Return the listing below unchanged, minus its pictures.

- _ITEMS_:
- - -

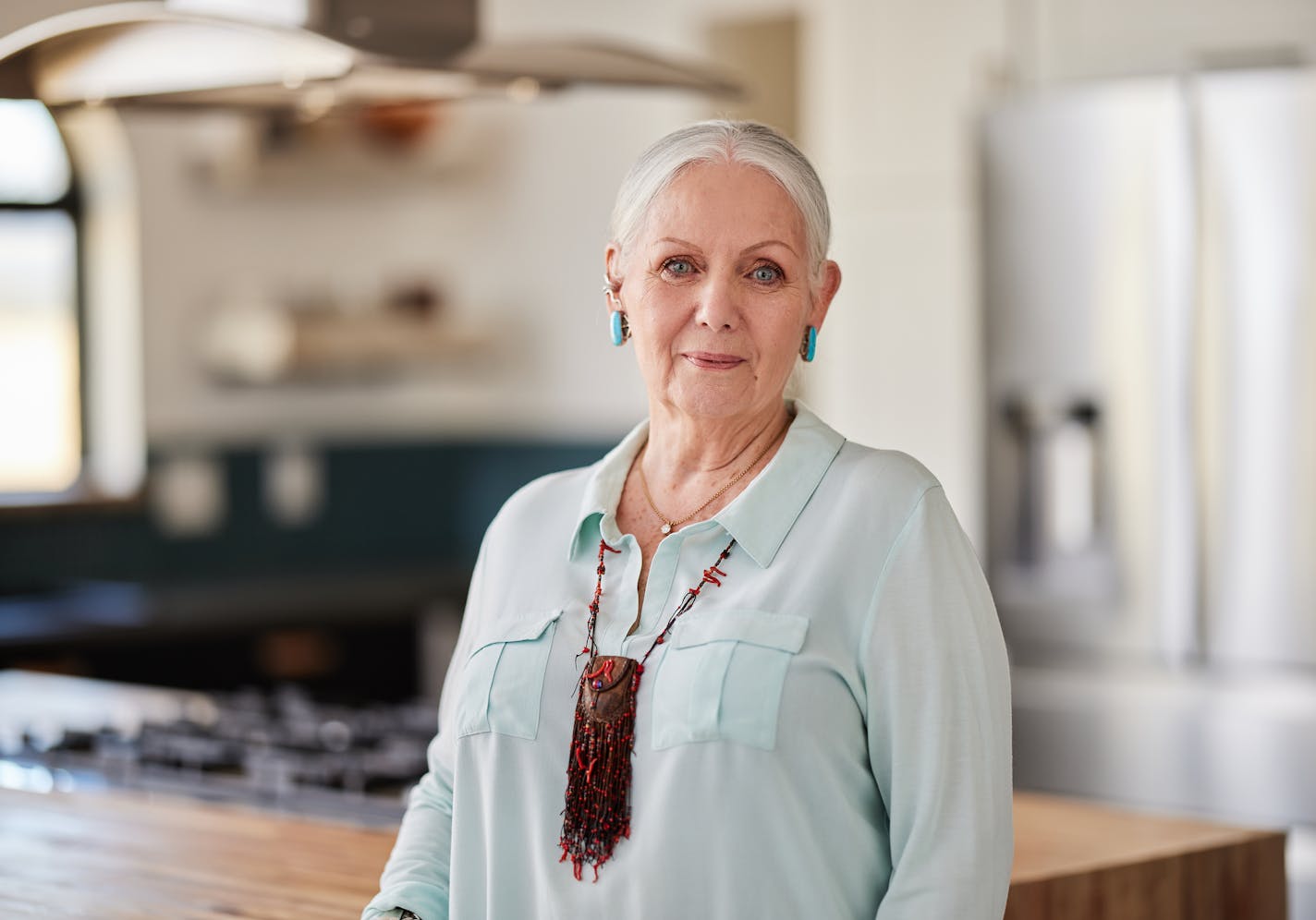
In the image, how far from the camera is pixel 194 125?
5090mm

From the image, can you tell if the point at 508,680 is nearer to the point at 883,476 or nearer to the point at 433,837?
the point at 433,837

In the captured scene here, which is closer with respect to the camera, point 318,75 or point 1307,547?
point 318,75

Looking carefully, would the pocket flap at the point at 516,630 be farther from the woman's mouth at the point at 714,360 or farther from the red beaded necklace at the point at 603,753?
the woman's mouth at the point at 714,360

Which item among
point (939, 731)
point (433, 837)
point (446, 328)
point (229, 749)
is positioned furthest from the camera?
point (446, 328)

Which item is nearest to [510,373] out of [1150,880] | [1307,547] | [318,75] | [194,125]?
[194,125]

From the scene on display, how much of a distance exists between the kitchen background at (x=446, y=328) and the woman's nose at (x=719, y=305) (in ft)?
7.60

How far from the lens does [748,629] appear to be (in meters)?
1.51

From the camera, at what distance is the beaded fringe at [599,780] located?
4.99 ft

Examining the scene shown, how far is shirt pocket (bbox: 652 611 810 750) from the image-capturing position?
147 cm

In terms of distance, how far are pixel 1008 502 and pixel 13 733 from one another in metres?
2.12

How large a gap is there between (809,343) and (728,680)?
36 cm

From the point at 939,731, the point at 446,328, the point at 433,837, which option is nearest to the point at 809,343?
the point at 939,731

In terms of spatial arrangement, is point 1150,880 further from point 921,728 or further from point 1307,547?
point 1307,547

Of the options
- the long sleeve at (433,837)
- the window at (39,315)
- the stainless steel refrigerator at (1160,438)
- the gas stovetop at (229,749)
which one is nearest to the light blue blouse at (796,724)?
the long sleeve at (433,837)
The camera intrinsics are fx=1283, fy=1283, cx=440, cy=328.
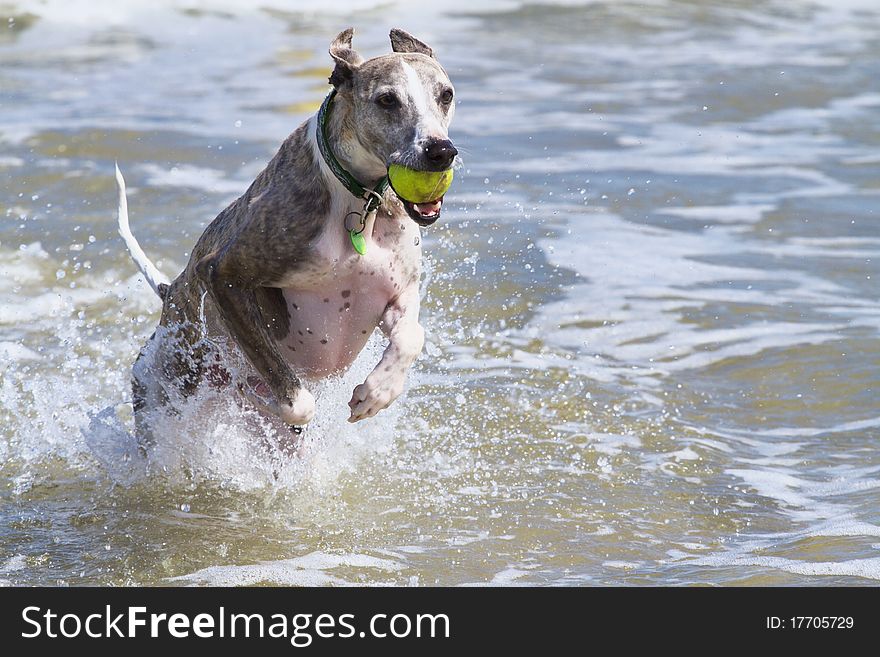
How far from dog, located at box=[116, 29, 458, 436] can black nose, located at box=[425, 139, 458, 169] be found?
144 millimetres

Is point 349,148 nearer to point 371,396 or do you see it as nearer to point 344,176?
point 344,176

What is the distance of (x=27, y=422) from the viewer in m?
5.80

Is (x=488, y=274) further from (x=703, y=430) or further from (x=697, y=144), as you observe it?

- - -

- _RESULT_:
In the image, how far from the camera is pixel 194 125?
5090mm

From the image, can you tell if the point at 508,680 is nearer to the point at 883,476 or nearer to the point at 433,837?
the point at 433,837

In the captured scene here, which is closer with respect to the camera, point 318,75 or point 1307,547?
point 318,75

Looking carefully, would the pocket flap at the point at 516,630 be farther from the woman's mouth at the point at 714,360 or farther from the red beaded necklace at the point at 603,753?
the woman's mouth at the point at 714,360

Which item among
point (939, 731)
point (433, 837)
point (446, 328)
point (229, 749)
is positioned furthest from the camera?
point (446, 328)

Which item is nearest to [510,373] out of [1150,880] | [1307,547] | [318,75] | [194,125]?
[194,125]

From the scene on display, how much of a distance exists between the kitchen background at (x=446, y=328) and the woman's nose at (x=719, y=305) (in ft)?
7.60

How far from the lens does [748,629] appear to be (in meters)?
1.51

From the camera, at what distance is the beaded fringe at [599,780] located?
4.99 ft

Examining the scene shown, how far is shirt pocket (bbox: 652 611 810 750) from the image-capturing position?
147 cm

In terms of distance, how far are pixel 1008 502 and pixel 13 733 from one another in metres?
2.12

How large a gap is there between (809,343) and (728,680)?
36 cm

From the point at 939,731, the point at 446,328, the point at 433,837, which option is nearest to the point at 809,343?
the point at 939,731

In terms of spatial arrangement, is point 1150,880 further from point 921,728 or further from point 1307,547?
point 1307,547

Of the options
- the long sleeve at (433,837)
- the window at (39,315)
- the stainless steel refrigerator at (1160,438)
- the gas stovetop at (229,749)
which one is nearest to the light blue blouse at (796,724)?
the long sleeve at (433,837)
The camera intrinsics are fx=1283, fy=1283, cx=440, cy=328.
How far from dog, located at box=[116, 29, 458, 436] can black nose, located at box=[425, 139, 458, 169] be found?
144 millimetres

Is point 349,148 nearer to point 371,396 or do you see it as nearer to point 344,176?
point 344,176

What is the distance of (x=27, y=422) from the viewer in m?
5.80

Is (x=488, y=274) further from (x=703, y=430) or further from (x=697, y=144), as you observe it?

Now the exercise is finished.